Non-Islamist Muslims understand this verse is to comfort those bereaved during just warfare. In contrast, the jihadist literature take the opposite to be true. Islamists use this verse to justify preemptive acts of terror, inferring martyrdom status on those who perpetrate terror including through premeditated suicide attacks.
Scholars of Islam agree only God confers martyrdom status on a Muslim, a detail the modern political Islamist is glad to overlook. Instead, Islamists adopt the wholesale, self-directed martyrdom as mainstream, an ideology skillfully popularized by the ayatollah of Iran, who claimed the seeking of martyrdom the highest form of sacrifice in the service of religion for both men and women.
Pakistan witnessed the rise of militancy amid Islamist women during the Lal Majid Crisis in Pakistan’s Capital.
Since 2002 Russia has been confronting female jihadists, beginning with the 2002 Dubrovka Theater siege in which over 100 hostages died. The Sochi Black Widows are merely the latest in a global pursuit of Islamist martyrdom.
All societies see women as life-giving, rendering the taking of life through the act of female suicide bombing additionally repugnant.

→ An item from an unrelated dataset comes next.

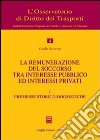 La remunerazione del soccorso tra interesse pubblico ed interessi privati. Vol. 1: Premesse storico-dogmatiche libro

Jihadists speak of martyrs giving “blood transfusions to anemic societies,” perversely infusing the wake of their carnage with renewed life.
Some of the most intelligent work on the female suicide bomber has come from Israel’s Dr. Anat Berko.

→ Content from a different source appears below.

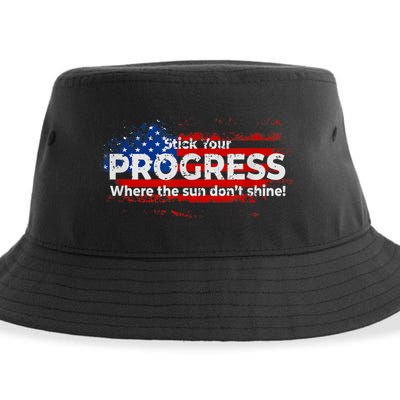 Stick Your PROGRESS Where The Sun Don't Shine Sustainable Bucket Hat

Her painstaking, decades-long findings are published in her book The Smarter Bomb based on her personal interviews of Palestinian female jihadist operatives in their native Arabic.
Dr. Berko found the lives of these women and children populated with divorce, bereavement, childlessness and other themes of loss. But always these females, like male would-be martyrdom operatives, are in pursuit of the fictional narrative of honor through death.

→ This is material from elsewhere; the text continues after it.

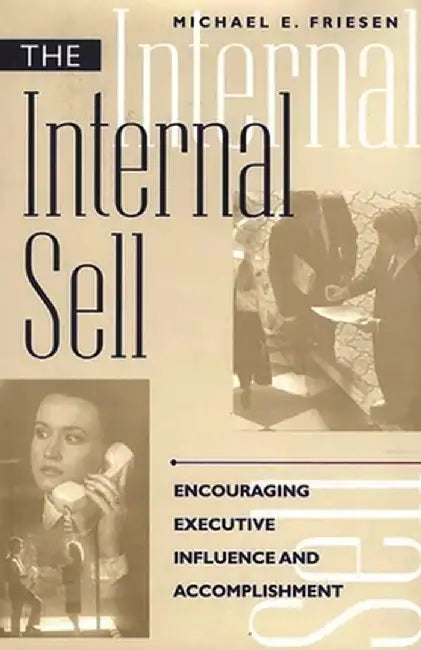 Internal Sell: Encouraging Executive Influence and Accomplishment by Michael E. Friesen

Even though these women have fully adopted the Islamist ideals of honor through martyrdom which is supposed to bring them eternal divine life, after their death, their dismembered remains are often looked upon with disgust by their fellow Islamist sympathizers. Even in martyrdom, the honor they so crave is denied them by their fellow Islamists.
Instead, their acts as suicide bombers earn them special scorn reserved for the female suicide bomber, when in her place her male counterpart would be unfailingly lauded and canonized.
We are over a decade beyond the events of 9-11 which first brought martyrdom ideology into the American consciousness. As we fear terrorist events unfolding in Sochi, it’s not the gender of the suicide operatives that should consume us, but the myriad factors seducing so many Muslims – men and women – into Islamist martyrdom that should be the focus of our energies.
Unless we dismantle those elements, more and more Muslims will find resonance in the Islamists’ manmade martyrdom ideology and continue to hold us all hostage in their ghoulish thrall. Its time we finally became smarter than the smarter bomb.